* _REQUEST_: In the entries from the beginning through the line containing "121H98V125H99L100 127H103V129L111 127V126L115", inclusive, change "Trace" to "Outline" and leave everything else as it is. Give back those lines without the pictures.
— BEGIN —
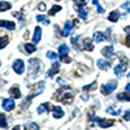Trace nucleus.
<instances>
[{
  "label": "nucleus",
  "instance_id": "nucleus-1",
  "mask_svg": "<svg viewBox=\"0 0 130 130\" xmlns=\"http://www.w3.org/2000/svg\"><path fill=\"white\" fill-rule=\"evenodd\" d=\"M55 99L59 100V102H61V103H64V104L65 103L70 104L73 102V94L69 92V91H64L62 89H60V90H57V92L55 95Z\"/></svg>",
  "mask_w": 130,
  "mask_h": 130
},
{
  "label": "nucleus",
  "instance_id": "nucleus-2",
  "mask_svg": "<svg viewBox=\"0 0 130 130\" xmlns=\"http://www.w3.org/2000/svg\"><path fill=\"white\" fill-rule=\"evenodd\" d=\"M117 87V82L116 81H111V82H108V83H104L102 86V92L104 95H109L112 91H115Z\"/></svg>",
  "mask_w": 130,
  "mask_h": 130
},
{
  "label": "nucleus",
  "instance_id": "nucleus-3",
  "mask_svg": "<svg viewBox=\"0 0 130 130\" xmlns=\"http://www.w3.org/2000/svg\"><path fill=\"white\" fill-rule=\"evenodd\" d=\"M13 70L17 73V74H22L24 70H25V64L21 59H17L13 61Z\"/></svg>",
  "mask_w": 130,
  "mask_h": 130
},
{
  "label": "nucleus",
  "instance_id": "nucleus-4",
  "mask_svg": "<svg viewBox=\"0 0 130 130\" xmlns=\"http://www.w3.org/2000/svg\"><path fill=\"white\" fill-rule=\"evenodd\" d=\"M95 121H98V125H99L100 127H103V129L111 127V126L115 125V121L113 120H105V118H99V117H96Z\"/></svg>",
  "mask_w": 130,
  "mask_h": 130
},
{
  "label": "nucleus",
  "instance_id": "nucleus-5",
  "mask_svg": "<svg viewBox=\"0 0 130 130\" xmlns=\"http://www.w3.org/2000/svg\"><path fill=\"white\" fill-rule=\"evenodd\" d=\"M127 64H129V61H124V62H121V64H118L117 67L115 68V74L117 75V77H121V75L124 74V72H125L126 68H127Z\"/></svg>",
  "mask_w": 130,
  "mask_h": 130
},
{
  "label": "nucleus",
  "instance_id": "nucleus-6",
  "mask_svg": "<svg viewBox=\"0 0 130 130\" xmlns=\"http://www.w3.org/2000/svg\"><path fill=\"white\" fill-rule=\"evenodd\" d=\"M2 108L4 111H12L14 108V99H3Z\"/></svg>",
  "mask_w": 130,
  "mask_h": 130
},
{
  "label": "nucleus",
  "instance_id": "nucleus-7",
  "mask_svg": "<svg viewBox=\"0 0 130 130\" xmlns=\"http://www.w3.org/2000/svg\"><path fill=\"white\" fill-rule=\"evenodd\" d=\"M40 38H42V27L40 26H37L35 30H34V37H32V44L39 43Z\"/></svg>",
  "mask_w": 130,
  "mask_h": 130
},
{
  "label": "nucleus",
  "instance_id": "nucleus-8",
  "mask_svg": "<svg viewBox=\"0 0 130 130\" xmlns=\"http://www.w3.org/2000/svg\"><path fill=\"white\" fill-rule=\"evenodd\" d=\"M9 94H10V96H12V99H18V98L22 96V95H21V92H20V89H18L17 85H14L13 87H10Z\"/></svg>",
  "mask_w": 130,
  "mask_h": 130
},
{
  "label": "nucleus",
  "instance_id": "nucleus-9",
  "mask_svg": "<svg viewBox=\"0 0 130 130\" xmlns=\"http://www.w3.org/2000/svg\"><path fill=\"white\" fill-rule=\"evenodd\" d=\"M68 53H69V47H68L67 44H61V46L59 47V56H60L61 59L67 57Z\"/></svg>",
  "mask_w": 130,
  "mask_h": 130
},
{
  "label": "nucleus",
  "instance_id": "nucleus-10",
  "mask_svg": "<svg viewBox=\"0 0 130 130\" xmlns=\"http://www.w3.org/2000/svg\"><path fill=\"white\" fill-rule=\"evenodd\" d=\"M104 39H107V38H105V35L103 34V32H100V31H95V32H94L92 40H94L95 43H100V42H103Z\"/></svg>",
  "mask_w": 130,
  "mask_h": 130
},
{
  "label": "nucleus",
  "instance_id": "nucleus-11",
  "mask_svg": "<svg viewBox=\"0 0 130 130\" xmlns=\"http://www.w3.org/2000/svg\"><path fill=\"white\" fill-rule=\"evenodd\" d=\"M102 53H103V56H105V57H111L115 53V50H113L112 46H107V47H104L102 50Z\"/></svg>",
  "mask_w": 130,
  "mask_h": 130
},
{
  "label": "nucleus",
  "instance_id": "nucleus-12",
  "mask_svg": "<svg viewBox=\"0 0 130 130\" xmlns=\"http://www.w3.org/2000/svg\"><path fill=\"white\" fill-rule=\"evenodd\" d=\"M118 18H120V12H118V10H112V12L108 14V20H109L111 22H117Z\"/></svg>",
  "mask_w": 130,
  "mask_h": 130
},
{
  "label": "nucleus",
  "instance_id": "nucleus-13",
  "mask_svg": "<svg viewBox=\"0 0 130 130\" xmlns=\"http://www.w3.org/2000/svg\"><path fill=\"white\" fill-rule=\"evenodd\" d=\"M59 69H60V64H59V61H55V62H53V65H52V68H51V70L48 72V75H50V77H52L53 74H57L59 73Z\"/></svg>",
  "mask_w": 130,
  "mask_h": 130
},
{
  "label": "nucleus",
  "instance_id": "nucleus-14",
  "mask_svg": "<svg viewBox=\"0 0 130 130\" xmlns=\"http://www.w3.org/2000/svg\"><path fill=\"white\" fill-rule=\"evenodd\" d=\"M70 31H72V22H70V21H67V22H65L64 29H62V35L64 37H68L70 34Z\"/></svg>",
  "mask_w": 130,
  "mask_h": 130
},
{
  "label": "nucleus",
  "instance_id": "nucleus-15",
  "mask_svg": "<svg viewBox=\"0 0 130 130\" xmlns=\"http://www.w3.org/2000/svg\"><path fill=\"white\" fill-rule=\"evenodd\" d=\"M53 117H55V118L64 117V111H62L61 107H53Z\"/></svg>",
  "mask_w": 130,
  "mask_h": 130
},
{
  "label": "nucleus",
  "instance_id": "nucleus-16",
  "mask_svg": "<svg viewBox=\"0 0 130 130\" xmlns=\"http://www.w3.org/2000/svg\"><path fill=\"white\" fill-rule=\"evenodd\" d=\"M96 64H98V67H99L100 70H107L108 68H109V65H111L109 62H107L105 60H98Z\"/></svg>",
  "mask_w": 130,
  "mask_h": 130
},
{
  "label": "nucleus",
  "instance_id": "nucleus-17",
  "mask_svg": "<svg viewBox=\"0 0 130 130\" xmlns=\"http://www.w3.org/2000/svg\"><path fill=\"white\" fill-rule=\"evenodd\" d=\"M2 27L4 29H8V30H13L16 27V25L10 21H7V20H2Z\"/></svg>",
  "mask_w": 130,
  "mask_h": 130
},
{
  "label": "nucleus",
  "instance_id": "nucleus-18",
  "mask_svg": "<svg viewBox=\"0 0 130 130\" xmlns=\"http://www.w3.org/2000/svg\"><path fill=\"white\" fill-rule=\"evenodd\" d=\"M48 107H50V104L48 103H43V104H40L39 107H38V109H37V112L38 113H46L47 111H48Z\"/></svg>",
  "mask_w": 130,
  "mask_h": 130
},
{
  "label": "nucleus",
  "instance_id": "nucleus-19",
  "mask_svg": "<svg viewBox=\"0 0 130 130\" xmlns=\"http://www.w3.org/2000/svg\"><path fill=\"white\" fill-rule=\"evenodd\" d=\"M24 129L25 130H39V126L35 122H27V124H25Z\"/></svg>",
  "mask_w": 130,
  "mask_h": 130
},
{
  "label": "nucleus",
  "instance_id": "nucleus-20",
  "mask_svg": "<svg viewBox=\"0 0 130 130\" xmlns=\"http://www.w3.org/2000/svg\"><path fill=\"white\" fill-rule=\"evenodd\" d=\"M117 99L118 100H125V102H130V95L125 91V92H121L117 95Z\"/></svg>",
  "mask_w": 130,
  "mask_h": 130
},
{
  "label": "nucleus",
  "instance_id": "nucleus-21",
  "mask_svg": "<svg viewBox=\"0 0 130 130\" xmlns=\"http://www.w3.org/2000/svg\"><path fill=\"white\" fill-rule=\"evenodd\" d=\"M78 12V16L82 18V20H86V17H87V9L86 8H79V9H75Z\"/></svg>",
  "mask_w": 130,
  "mask_h": 130
},
{
  "label": "nucleus",
  "instance_id": "nucleus-22",
  "mask_svg": "<svg viewBox=\"0 0 130 130\" xmlns=\"http://www.w3.org/2000/svg\"><path fill=\"white\" fill-rule=\"evenodd\" d=\"M37 21H38V22H40V24H46V25L50 24V20L46 16H43V14H38L37 16Z\"/></svg>",
  "mask_w": 130,
  "mask_h": 130
},
{
  "label": "nucleus",
  "instance_id": "nucleus-23",
  "mask_svg": "<svg viewBox=\"0 0 130 130\" xmlns=\"http://www.w3.org/2000/svg\"><path fill=\"white\" fill-rule=\"evenodd\" d=\"M86 3H87V0H75V2H74V7H75V9L85 8Z\"/></svg>",
  "mask_w": 130,
  "mask_h": 130
},
{
  "label": "nucleus",
  "instance_id": "nucleus-24",
  "mask_svg": "<svg viewBox=\"0 0 130 130\" xmlns=\"http://www.w3.org/2000/svg\"><path fill=\"white\" fill-rule=\"evenodd\" d=\"M25 51H26L27 53H32L34 51H37L35 44H31V43H26V44H25Z\"/></svg>",
  "mask_w": 130,
  "mask_h": 130
},
{
  "label": "nucleus",
  "instance_id": "nucleus-25",
  "mask_svg": "<svg viewBox=\"0 0 130 130\" xmlns=\"http://www.w3.org/2000/svg\"><path fill=\"white\" fill-rule=\"evenodd\" d=\"M107 112L113 115V116H118V115H120V109H116L115 107H108L107 108Z\"/></svg>",
  "mask_w": 130,
  "mask_h": 130
},
{
  "label": "nucleus",
  "instance_id": "nucleus-26",
  "mask_svg": "<svg viewBox=\"0 0 130 130\" xmlns=\"http://www.w3.org/2000/svg\"><path fill=\"white\" fill-rule=\"evenodd\" d=\"M60 10H61V7H60V5H53V8H52V9L50 10V12H48V14H50V16H53L55 13L60 12Z\"/></svg>",
  "mask_w": 130,
  "mask_h": 130
},
{
  "label": "nucleus",
  "instance_id": "nucleus-27",
  "mask_svg": "<svg viewBox=\"0 0 130 130\" xmlns=\"http://www.w3.org/2000/svg\"><path fill=\"white\" fill-rule=\"evenodd\" d=\"M46 56H47L48 59H52L53 61H56V60H57V53L52 52V51H48V52L46 53Z\"/></svg>",
  "mask_w": 130,
  "mask_h": 130
},
{
  "label": "nucleus",
  "instance_id": "nucleus-28",
  "mask_svg": "<svg viewBox=\"0 0 130 130\" xmlns=\"http://www.w3.org/2000/svg\"><path fill=\"white\" fill-rule=\"evenodd\" d=\"M96 85H98V83H96V81H94L91 85L85 86V87H83V90H85V91H91V90H94V89L96 87Z\"/></svg>",
  "mask_w": 130,
  "mask_h": 130
},
{
  "label": "nucleus",
  "instance_id": "nucleus-29",
  "mask_svg": "<svg viewBox=\"0 0 130 130\" xmlns=\"http://www.w3.org/2000/svg\"><path fill=\"white\" fill-rule=\"evenodd\" d=\"M9 8H10L9 3H7V2H2V3H0V10H2V12H3V10H8Z\"/></svg>",
  "mask_w": 130,
  "mask_h": 130
},
{
  "label": "nucleus",
  "instance_id": "nucleus-30",
  "mask_svg": "<svg viewBox=\"0 0 130 130\" xmlns=\"http://www.w3.org/2000/svg\"><path fill=\"white\" fill-rule=\"evenodd\" d=\"M92 4H94V5H96V8H98V12H99V13H103V12H104V8H103V7L99 4V2H98V0H94Z\"/></svg>",
  "mask_w": 130,
  "mask_h": 130
},
{
  "label": "nucleus",
  "instance_id": "nucleus-31",
  "mask_svg": "<svg viewBox=\"0 0 130 130\" xmlns=\"http://www.w3.org/2000/svg\"><path fill=\"white\" fill-rule=\"evenodd\" d=\"M85 48H87V51H92V50H94L92 43H90L89 39H86V40H85Z\"/></svg>",
  "mask_w": 130,
  "mask_h": 130
},
{
  "label": "nucleus",
  "instance_id": "nucleus-32",
  "mask_svg": "<svg viewBox=\"0 0 130 130\" xmlns=\"http://www.w3.org/2000/svg\"><path fill=\"white\" fill-rule=\"evenodd\" d=\"M8 44V38L7 37H2V40H0V47H2V50Z\"/></svg>",
  "mask_w": 130,
  "mask_h": 130
},
{
  "label": "nucleus",
  "instance_id": "nucleus-33",
  "mask_svg": "<svg viewBox=\"0 0 130 130\" xmlns=\"http://www.w3.org/2000/svg\"><path fill=\"white\" fill-rule=\"evenodd\" d=\"M0 120H2V127L3 129H7V121H5V116L2 113L0 115Z\"/></svg>",
  "mask_w": 130,
  "mask_h": 130
},
{
  "label": "nucleus",
  "instance_id": "nucleus-34",
  "mask_svg": "<svg viewBox=\"0 0 130 130\" xmlns=\"http://www.w3.org/2000/svg\"><path fill=\"white\" fill-rule=\"evenodd\" d=\"M122 8L126 10V12H129V13H130V2H126V3H124V4H122Z\"/></svg>",
  "mask_w": 130,
  "mask_h": 130
},
{
  "label": "nucleus",
  "instance_id": "nucleus-35",
  "mask_svg": "<svg viewBox=\"0 0 130 130\" xmlns=\"http://www.w3.org/2000/svg\"><path fill=\"white\" fill-rule=\"evenodd\" d=\"M78 39H79V35H74V37L72 38V43H73L74 46L77 44V42H78Z\"/></svg>",
  "mask_w": 130,
  "mask_h": 130
},
{
  "label": "nucleus",
  "instance_id": "nucleus-36",
  "mask_svg": "<svg viewBox=\"0 0 130 130\" xmlns=\"http://www.w3.org/2000/svg\"><path fill=\"white\" fill-rule=\"evenodd\" d=\"M124 120H126V121H129V120H130V109L124 115Z\"/></svg>",
  "mask_w": 130,
  "mask_h": 130
},
{
  "label": "nucleus",
  "instance_id": "nucleus-37",
  "mask_svg": "<svg viewBox=\"0 0 130 130\" xmlns=\"http://www.w3.org/2000/svg\"><path fill=\"white\" fill-rule=\"evenodd\" d=\"M38 9H39V10H46V4L40 3V4L38 5Z\"/></svg>",
  "mask_w": 130,
  "mask_h": 130
},
{
  "label": "nucleus",
  "instance_id": "nucleus-38",
  "mask_svg": "<svg viewBox=\"0 0 130 130\" xmlns=\"http://www.w3.org/2000/svg\"><path fill=\"white\" fill-rule=\"evenodd\" d=\"M61 60H62L64 62H68V64L72 61V59H70V57H68V56H67V57H64V59H61Z\"/></svg>",
  "mask_w": 130,
  "mask_h": 130
},
{
  "label": "nucleus",
  "instance_id": "nucleus-39",
  "mask_svg": "<svg viewBox=\"0 0 130 130\" xmlns=\"http://www.w3.org/2000/svg\"><path fill=\"white\" fill-rule=\"evenodd\" d=\"M125 43H126V46H127V47H130V35L126 38V42H125Z\"/></svg>",
  "mask_w": 130,
  "mask_h": 130
},
{
  "label": "nucleus",
  "instance_id": "nucleus-40",
  "mask_svg": "<svg viewBox=\"0 0 130 130\" xmlns=\"http://www.w3.org/2000/svg\"><path fill=\"white\" fill-rule=\"evenodd\" d=\"M125 90H126V92H130V83H127V85H126Z\"/></svg>",
  "mask_w": 130,
  "mask_h": 130
},
{
  "label": "nucleus",
  "instance_id": "nucleus-41",
  "mask_svg": "<svg viewBox=\"0 0 130 130\" xmlns=\"http://www.w3.org/2000/svg\"><path fill=\"white\" fill-rule=\"evenodd\" d=\"M125 31H126L127 34L130 35V26H126V27H125Z\"/></svg>",
  "mask_w": 130,
  "mask_h": 130
},
{
  "label": "nucleus",
  "instance_id": "nucleus-42",
  "mask_svg": "<svg viewBox=\"0 0 130 130\" xmlns=\"http://www.w3.org/2000/svg\"><path fill=\"white\" fill-rule=\"evenodd\" d=\"M12 130H21V127H20V126H18V125H17V126H14V127H13V129H12Z\"/></svg>",
  "mask_w": 130,
  "mask_h": 130
},
{
  "label": "nucleus",
  "instance_id": "nucleus-43",
  "mask_svg": "<svg viewBox=\"0 0 130 130\" xmlns=\"http://www.w3.org/2000/svg\"><path fill=\"white\" fill-rule=\"evenodd\" d=\"M127 77H130V73H127Z\"/></svg>",
  "mask_w": 130,
  "mask_h": 130
}]
</instances>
— END —
* _ANSWER TO THIS TASK_:
Outline nucleus.
<instances>
[{
  "label": "nucleus",
  "instance_id": "nucleus-1",
  "mask_svg": "<svg viewBox=\"0 0 130 130\" xmlns=\"http://www.w3.org/2000/svg\"><path fill=\"white\" fill-rule=\"evenodd\" d=\"M55 99L59 100V102H61V103H64V104L65 103L70 104L73 102V94L69 92V91H64L62 89H60V90H57V92L55 95Z\"/></svg>",
  "mask_w": 130,
  "mask_h": 130
},
{
  "label": "nucleus",
  "instance_id": "nucleus-2",
  "mask_svg": "<svg viewBox=\"0 0 130 130\" xmlns=\"http://www.w3.org/2000/svg\"><path fill=\"white\" fill-rule=\"evenodd\" d=\"M117 87V82L116 81H111V82H108V83H104L102 86V92L104 95H109L112 91H115Z\"/></svg>",
  "mask_w": 130,
  "mask_h": 130
},
{
  "label": "nucleus",
  "instance_id": "nucleus-3",
  "mask_svg": "<svg viewBox=\"0 0 130 130\" xmlns=\"http://www.w3.org/2000/svg\"><path fill=\"white\" fill-rule=\"evenodd\" d=\"M13 70L17 73V74H22L24 70H25V64L21 59H17L13 61Z\"/></svg>",
  "mask_w": 130,
  "mask_h": 130
},
{
  "label": "nucleus",
  "instance_id": "nucleus-4",
  "mask_svg": "<svg viewBox=\"0 0 130 130\" xmlns=\"http://www.w3.org/2000/svg\"><path fill=\"white\" fill-rule=\"evenodd\" d=\"M95 121H98V125H99L100 127H103V129L111 127V126L115 125V121L113 120H105V118H99V117H96Z\"/></svg>",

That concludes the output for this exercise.